-------- Metin Parçası --------

2005 yılında FBI, Earth Liberation Front (ELF–Yeryüzü Kurtuluş Cephesi) örgütünü ABD’nin kendi sınırları içindeki en büyük ‘terörist’ tehdit olarak tanımlar. ELF, binden fazla “suç olayı”ndan ve mala yönelik milyonlarca dolarlık zarardan sorumlu tutulur.
ELF’nin kökenleri, 1980’de ABD’de Dave Foreman öncülüğünde kurulan Earth First!’e (EF) dayanır. Norveçli felsefeci Arne Naess’in geliştirdiği, insan-merkezcilik yerine yaşam-merkezciliği savunan “derin ekoloji” anlayışı ile Amerikan yerli kültürünün unsurlarını birleştiren grup, Greenpeace (1971) gibi lobi faaliyetleri ve kampanya çalışmaları yürüten diğer çevreci gruplardan farklı olarak, doğrudan eylemi benimser. İlk yıllarında EF!’nin izlediği üç doğrudan eylem stratejisi vardır: 1) kamuoyunun dikkatini çevre tahribatına çekmek üzere gerçekleştirilen sembolik eylemler; 2) tahribatı engellemeye yönelik blokaj ve endüstriyel teçhizata zarar verilen ekotaj (ekolojik sabotaj) eylemleri; 3) her yıl farklı bir yerde toplanan Round River Buluşması [Round River Rendezvous] gibi, hem sanat etkinliklerinin düzenlendiği, hem de farklı kesimlerden eylemcilerin biraraya gelerek taktik ve becerilerini paylaştıkları buluşmalar.[1] Round River Buluşmaları, kimi araştırmacılar tarafından Zapatistlerin 1990’ların sonunda başlattıkları uluslararası Encuentro’lara [Buluşma] benzetilir; buluşmalar, eylemciler arasında “isyancı eğitim ve bilgi üretimi sistemleri”nin geliştirilmesini sağlar.[2]
1989’dan itibaren EF!’de “devrimci ekoloji” anlayışı egemen olmaya başlar. Judi Bari’nin sözleriyle: “...toplumsal ve biyolojik sorunları, sınıf mücadelesini ve küresel kapitalizmin halkların bastırılması ve doğanın yok edilmesindeki rolünün kavranmasını kapsayan bir devrimci ekoloji teorisine ihtiyacımız var.”[3] Judi Bari, işçi sınıfının ve yoksul kesimlerin hareket saflarına çekilmesi için uğraşır; endüstriyel makineyi bilfiil işleten işçilerin katılımı olmadan, “beyaz” ayrıcalıklı kesimlerin sürdüreceği bir direnişin sonuç vermeyeceğini öne sürer. Bu dönemde EF! içinde çatlaklar oluşmaya başlar; ancak hareketin kitleselleşme yönündeki bu hamleleri, EF!’nin ABD dışına yayılmasını sağlar.

-------- Ham Veri --------

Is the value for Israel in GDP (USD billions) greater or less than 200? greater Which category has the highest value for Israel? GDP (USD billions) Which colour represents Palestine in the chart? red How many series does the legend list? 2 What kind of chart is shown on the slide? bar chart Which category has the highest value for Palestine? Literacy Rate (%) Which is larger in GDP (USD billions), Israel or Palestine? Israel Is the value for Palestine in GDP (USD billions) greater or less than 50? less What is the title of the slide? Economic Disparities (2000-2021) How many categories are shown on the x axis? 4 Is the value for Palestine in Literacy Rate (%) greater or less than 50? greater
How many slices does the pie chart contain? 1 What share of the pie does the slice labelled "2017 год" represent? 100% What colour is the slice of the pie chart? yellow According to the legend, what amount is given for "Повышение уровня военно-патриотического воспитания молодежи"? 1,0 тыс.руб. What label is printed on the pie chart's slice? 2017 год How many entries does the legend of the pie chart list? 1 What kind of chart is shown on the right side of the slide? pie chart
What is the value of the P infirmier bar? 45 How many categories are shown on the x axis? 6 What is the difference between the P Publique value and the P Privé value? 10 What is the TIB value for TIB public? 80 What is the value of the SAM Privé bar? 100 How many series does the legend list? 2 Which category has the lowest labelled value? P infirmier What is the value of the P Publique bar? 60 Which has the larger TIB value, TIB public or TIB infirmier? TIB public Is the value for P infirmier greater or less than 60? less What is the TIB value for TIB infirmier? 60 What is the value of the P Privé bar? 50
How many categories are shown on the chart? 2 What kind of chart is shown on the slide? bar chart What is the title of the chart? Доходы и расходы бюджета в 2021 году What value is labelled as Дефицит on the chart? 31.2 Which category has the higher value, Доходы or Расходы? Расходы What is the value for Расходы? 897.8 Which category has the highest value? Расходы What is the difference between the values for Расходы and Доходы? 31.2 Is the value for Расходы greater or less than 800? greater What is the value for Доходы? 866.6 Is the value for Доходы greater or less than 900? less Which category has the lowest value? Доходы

--------

### Görevler
[1] ELF hakkındaki metinden "2005 yılında FBI, Earth" sözleriyle başlayıp "zarardan sorumlu tutulur." sözlerine kadar süren bölümü harfi harfine yazıya geçirir misiniz?
[2] ELF hakkındaki metni kaldığı yerden sürdürür müsünüz?
Bu malzemenin burada hiçbir işlevi yoktur.

### Görev Yanıtları
[1]
2005 yılında FBI, Earth Liberation Front (ELF–Yeryüzü Kurtuluş Cephesi) örgütünü ABD’nin kendi sınırları içindeki en büyük ‘terörist’ tehdit olarak tanımlar. ELF, binden fazla “suç olayı”ndan ve mala yönelik milyonlarca dolarlık zarardan sorumlu tutulur.

[2]
Edward Abbey’nin 1975’te yayınlanan, ekotaj eylemleri gerçekleştiren bir grubu anlattığı The Monkeywrench Gang (İngiliz Anahtarı Çetesi) adlı romanı, Earth First!’ün esin kaynakları arasındadır. Edward Abbey de faal bir EF! üyesidir.
Kasım 1980 tarihli ilk Earth First! bülteninden: “Şiir eylemden önde gidecektir” – Arthur Rimbaud.
1991’de Britanya’da ilk EF! eylemleri görülür. 4-5 Aralık 1991’de Liverpool’daki Mersey Liman İşletmeleri, tropik ahşap ithalatını protesto eden yüzlerce kişi tarafından işgal edilir. Glastonbury’de düzenlenen bir protestoyla, küçük bir ağaçlık alanın yok edilmesi engellenir. 1992’de Hampshire’daki Twyford Down’da Britanya’nın ilk yol yapımı protestosu düzenlenir. Yüzlerce eylemci, Twyford Down’daki doğal yaşam alanının yok edilmesine karşı çıkmak üzere buraya gelir. Protestocular kısa bir süre sonra burada kamp kurarlar; Dongas adı verilen kamp, göstericilere hem kalacakları bir yer sağlar, hem de EF! taktiklerini öğrendikleri bir eğitim sahası işlevi görür. “Twyford Down Savaşı”, sonunda kaybedilmiş olsa da, radikal otonom çevre hareketinin Britanya’da yerleşmesini sağlar. Twyford protestolarının, Britanya’da anti-kapitalist ve küreselleşme karşıtı hareketin tohumlarını atan yol yapımı karşıtı hareketi de başlattığı kabul edilir. Böylece, başlangıçta sadece yaban hayatın korunmasına odaklanan hareket, zamanla kentsel alanları da kapsamaya başlar.
Twyford Down, 1992
Eylemcilere yönelik ağır cezai kovuşturmalara rağmen, Britanya’da yol yapımı karşıtı eylemler artar. Öyle ki, bir süre sonra hükümet, eylemleri engellemek ve inşaat alanlarını korumak için alınan tedbirlerin yüksek maliyetinden ötürü bütün yol yapımı projelerini askıya aldığını duyurur. Örneğin, 1996’da Newbury’de yapılacak bir yol inşaatında 120 hektarlık ağaçlık alanın yok edileceği öğrenildiğinde binlerce protestocu buraya akın eder ve Avrupa tarihindeki en büyük yol yapımı protestoları düzenlenir. Protestolarda 800 kişi tutuklanır; güvenlik önlemleri için 20 milyon sterlinden fazla para harcanır.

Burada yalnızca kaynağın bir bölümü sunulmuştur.